INSTRUCTION:
Reproduce the lines below from the one that contains "Of the two options, [846,229]" through the end, inclusive, and add nothing.

THE DATA:
— BEGIN —
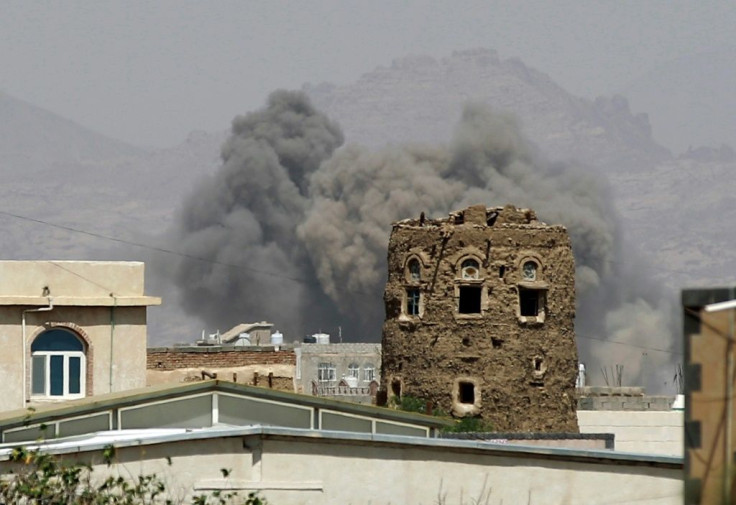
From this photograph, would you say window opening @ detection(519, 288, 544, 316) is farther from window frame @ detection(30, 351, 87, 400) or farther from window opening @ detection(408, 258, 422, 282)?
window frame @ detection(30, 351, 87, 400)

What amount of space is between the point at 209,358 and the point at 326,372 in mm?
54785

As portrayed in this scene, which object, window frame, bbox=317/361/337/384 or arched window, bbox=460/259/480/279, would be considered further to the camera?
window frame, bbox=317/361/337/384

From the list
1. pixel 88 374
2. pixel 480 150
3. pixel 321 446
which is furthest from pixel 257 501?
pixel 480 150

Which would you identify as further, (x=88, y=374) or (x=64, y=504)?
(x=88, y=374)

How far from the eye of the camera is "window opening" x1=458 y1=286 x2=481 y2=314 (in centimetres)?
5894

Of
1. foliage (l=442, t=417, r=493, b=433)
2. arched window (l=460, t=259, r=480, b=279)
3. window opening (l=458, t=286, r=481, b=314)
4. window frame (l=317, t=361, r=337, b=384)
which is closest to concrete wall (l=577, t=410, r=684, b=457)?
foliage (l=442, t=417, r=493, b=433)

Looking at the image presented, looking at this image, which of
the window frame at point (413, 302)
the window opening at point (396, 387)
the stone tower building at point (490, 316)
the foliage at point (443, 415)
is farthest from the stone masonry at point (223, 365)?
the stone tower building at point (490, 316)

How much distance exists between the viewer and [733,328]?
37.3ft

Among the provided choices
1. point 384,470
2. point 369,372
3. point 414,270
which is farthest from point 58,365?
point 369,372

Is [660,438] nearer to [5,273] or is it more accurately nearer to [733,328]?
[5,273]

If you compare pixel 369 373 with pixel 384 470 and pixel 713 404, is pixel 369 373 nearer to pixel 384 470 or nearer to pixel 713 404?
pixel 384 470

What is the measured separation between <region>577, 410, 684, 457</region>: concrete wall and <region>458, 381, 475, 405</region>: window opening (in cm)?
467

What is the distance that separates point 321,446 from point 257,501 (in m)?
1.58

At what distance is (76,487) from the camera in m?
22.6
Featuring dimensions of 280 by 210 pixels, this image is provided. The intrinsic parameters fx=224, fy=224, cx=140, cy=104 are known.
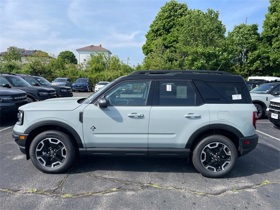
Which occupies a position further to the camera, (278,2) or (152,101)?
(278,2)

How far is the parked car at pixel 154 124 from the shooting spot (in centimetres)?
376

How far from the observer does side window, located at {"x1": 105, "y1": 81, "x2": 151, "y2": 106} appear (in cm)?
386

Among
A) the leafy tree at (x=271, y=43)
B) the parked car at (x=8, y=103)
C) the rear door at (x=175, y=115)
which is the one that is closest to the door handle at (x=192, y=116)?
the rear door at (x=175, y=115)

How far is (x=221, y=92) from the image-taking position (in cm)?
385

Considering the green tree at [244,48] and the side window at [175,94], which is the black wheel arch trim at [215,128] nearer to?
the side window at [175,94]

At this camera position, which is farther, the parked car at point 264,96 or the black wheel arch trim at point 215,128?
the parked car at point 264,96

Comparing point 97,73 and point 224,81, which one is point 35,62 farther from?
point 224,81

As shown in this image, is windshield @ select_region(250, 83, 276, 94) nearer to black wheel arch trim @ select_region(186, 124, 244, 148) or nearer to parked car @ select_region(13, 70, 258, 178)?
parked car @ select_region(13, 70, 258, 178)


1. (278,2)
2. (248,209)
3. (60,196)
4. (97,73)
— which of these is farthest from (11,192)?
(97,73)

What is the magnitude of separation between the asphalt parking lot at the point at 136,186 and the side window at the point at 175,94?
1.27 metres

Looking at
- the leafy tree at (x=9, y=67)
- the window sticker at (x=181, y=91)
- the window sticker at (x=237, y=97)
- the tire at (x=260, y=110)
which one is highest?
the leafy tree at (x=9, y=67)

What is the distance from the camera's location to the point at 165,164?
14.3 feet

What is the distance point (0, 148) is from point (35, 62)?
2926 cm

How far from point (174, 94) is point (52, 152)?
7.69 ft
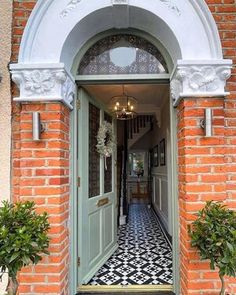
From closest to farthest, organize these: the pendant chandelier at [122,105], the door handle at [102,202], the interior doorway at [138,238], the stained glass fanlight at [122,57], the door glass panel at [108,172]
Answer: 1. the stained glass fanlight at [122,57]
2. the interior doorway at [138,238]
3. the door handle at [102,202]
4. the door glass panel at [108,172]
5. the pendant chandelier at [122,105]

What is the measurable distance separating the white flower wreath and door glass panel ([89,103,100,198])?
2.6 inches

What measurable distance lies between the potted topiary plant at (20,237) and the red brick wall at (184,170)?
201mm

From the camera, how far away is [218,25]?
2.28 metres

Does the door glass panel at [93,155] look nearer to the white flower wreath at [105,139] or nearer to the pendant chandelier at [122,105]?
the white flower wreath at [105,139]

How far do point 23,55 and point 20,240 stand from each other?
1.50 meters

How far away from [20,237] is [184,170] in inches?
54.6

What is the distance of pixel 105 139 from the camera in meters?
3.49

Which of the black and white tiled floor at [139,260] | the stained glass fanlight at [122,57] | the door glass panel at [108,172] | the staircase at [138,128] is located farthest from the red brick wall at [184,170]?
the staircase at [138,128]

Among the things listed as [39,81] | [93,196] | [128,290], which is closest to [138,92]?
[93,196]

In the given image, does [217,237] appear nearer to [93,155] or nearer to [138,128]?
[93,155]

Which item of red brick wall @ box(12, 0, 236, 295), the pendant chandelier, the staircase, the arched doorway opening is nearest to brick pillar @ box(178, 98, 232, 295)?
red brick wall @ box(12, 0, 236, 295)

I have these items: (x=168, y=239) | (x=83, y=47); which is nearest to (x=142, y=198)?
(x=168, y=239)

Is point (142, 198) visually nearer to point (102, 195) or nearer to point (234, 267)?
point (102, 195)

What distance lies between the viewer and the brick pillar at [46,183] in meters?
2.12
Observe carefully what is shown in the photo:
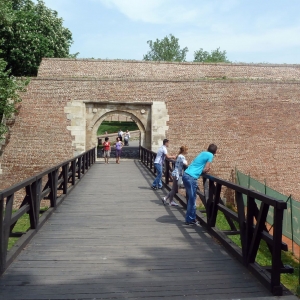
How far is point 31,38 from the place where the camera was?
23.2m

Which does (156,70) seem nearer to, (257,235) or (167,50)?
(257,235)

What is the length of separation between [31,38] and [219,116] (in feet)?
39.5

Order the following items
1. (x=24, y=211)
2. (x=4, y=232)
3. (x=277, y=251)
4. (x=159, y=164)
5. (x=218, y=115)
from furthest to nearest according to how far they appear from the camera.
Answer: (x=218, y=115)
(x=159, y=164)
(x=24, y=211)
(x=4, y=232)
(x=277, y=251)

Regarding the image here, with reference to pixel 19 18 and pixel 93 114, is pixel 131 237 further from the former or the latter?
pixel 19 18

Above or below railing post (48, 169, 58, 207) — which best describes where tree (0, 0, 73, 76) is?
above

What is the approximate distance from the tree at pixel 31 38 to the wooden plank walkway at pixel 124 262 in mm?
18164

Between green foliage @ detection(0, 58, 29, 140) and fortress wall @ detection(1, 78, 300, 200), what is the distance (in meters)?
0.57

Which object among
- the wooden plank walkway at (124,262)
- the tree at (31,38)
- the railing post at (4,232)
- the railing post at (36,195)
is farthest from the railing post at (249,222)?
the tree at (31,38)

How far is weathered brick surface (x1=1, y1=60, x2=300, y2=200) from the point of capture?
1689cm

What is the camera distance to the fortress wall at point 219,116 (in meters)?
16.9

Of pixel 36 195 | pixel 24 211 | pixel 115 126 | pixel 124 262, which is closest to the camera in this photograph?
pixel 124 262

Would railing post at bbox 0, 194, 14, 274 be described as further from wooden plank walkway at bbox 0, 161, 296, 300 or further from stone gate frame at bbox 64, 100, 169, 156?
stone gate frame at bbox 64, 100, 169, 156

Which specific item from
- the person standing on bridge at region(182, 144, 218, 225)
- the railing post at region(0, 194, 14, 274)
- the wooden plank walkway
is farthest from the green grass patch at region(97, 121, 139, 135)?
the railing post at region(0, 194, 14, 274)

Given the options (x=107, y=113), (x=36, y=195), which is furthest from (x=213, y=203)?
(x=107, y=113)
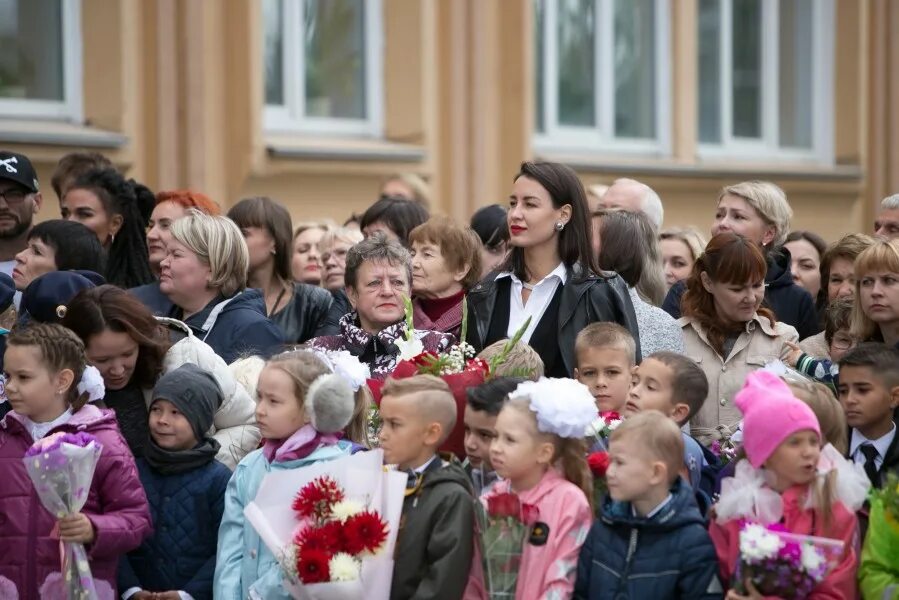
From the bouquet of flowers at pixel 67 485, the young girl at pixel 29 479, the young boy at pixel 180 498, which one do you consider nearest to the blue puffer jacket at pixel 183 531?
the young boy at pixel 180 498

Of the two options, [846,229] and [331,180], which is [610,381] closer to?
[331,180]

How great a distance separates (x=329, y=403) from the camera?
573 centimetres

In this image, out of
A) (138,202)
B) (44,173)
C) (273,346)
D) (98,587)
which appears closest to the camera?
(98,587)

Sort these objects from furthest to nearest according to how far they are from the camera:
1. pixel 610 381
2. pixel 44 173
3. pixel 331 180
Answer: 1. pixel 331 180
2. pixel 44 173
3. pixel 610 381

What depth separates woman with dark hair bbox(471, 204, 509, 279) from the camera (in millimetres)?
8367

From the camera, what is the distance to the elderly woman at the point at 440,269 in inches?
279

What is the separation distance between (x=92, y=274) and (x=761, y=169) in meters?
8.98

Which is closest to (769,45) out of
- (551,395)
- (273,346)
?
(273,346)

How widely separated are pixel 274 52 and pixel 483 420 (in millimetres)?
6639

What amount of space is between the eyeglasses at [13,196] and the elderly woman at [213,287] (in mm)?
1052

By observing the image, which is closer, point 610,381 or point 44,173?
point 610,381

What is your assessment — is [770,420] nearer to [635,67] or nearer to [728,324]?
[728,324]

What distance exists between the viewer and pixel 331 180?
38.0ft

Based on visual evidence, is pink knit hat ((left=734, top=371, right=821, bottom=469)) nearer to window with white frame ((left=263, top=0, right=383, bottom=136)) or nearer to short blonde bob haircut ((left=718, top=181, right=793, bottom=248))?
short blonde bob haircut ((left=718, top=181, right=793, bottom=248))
— END —
OUTPUT OF THE EXERCISE:
Of the two options, [846,229] and [331,180], which is [610,381] closer to?
[331,180]

How great a distance separates (x=329, y=403) from the camera?
573 centimetres

In this image, out of
A) (138,202)
B) (44,173)
C) (273,346)
D) (98,587)
which appears closest to the camera?
(98,587)

Sort these objects from furthest to nearest according to how far they are from the camera:
1. pixel 610 381
2. pixel 44 173
3. pixel 331 180
Answer: 1. pixel 331 180
2. pixel 44 173
3. pixel 610 381

What depth separates woman with dark hair bbox(471, 204, 509, 279) from the camera (in millimetres)?
8367

From the camera, what is the distance to the elderly woman at the point at 440,269 in inches?
279

What is the separation distance between (x=92, y=274) and (x=761, y=169) in meters?
8.98

Which is closest to (769,45) out of
- (551,395)
- (273,346)
?
(273,346)

How widely separated are pixel 274 52 and pixel 483 420 (in millimetres)?
6639

What amount of space is between the eyeglasses at [13,196] and the elderly woman at [213,287] (in mm)?
1052

By observing the image, which is closer, point 610,381 or point 44,173?
point 610,381

What is your assessment — is [770,420] nearer to [635,67] or nearer to [728,324]?
[728,324]

What distance exists between the viewer and pixel 331 180?
38.0ft

Based on visual evidence, is pink knit hat ((left=734, top=371, right=821, bottom=469)) nearer to window with white frame ((left=263, top=0, right=383, bottom=136)) or nearer to short blonde bob haircut ((left=718, top=181, right=793, bottom=248))?
short blonde bob haircut ((left=718, top=181, right=793, bottom=248))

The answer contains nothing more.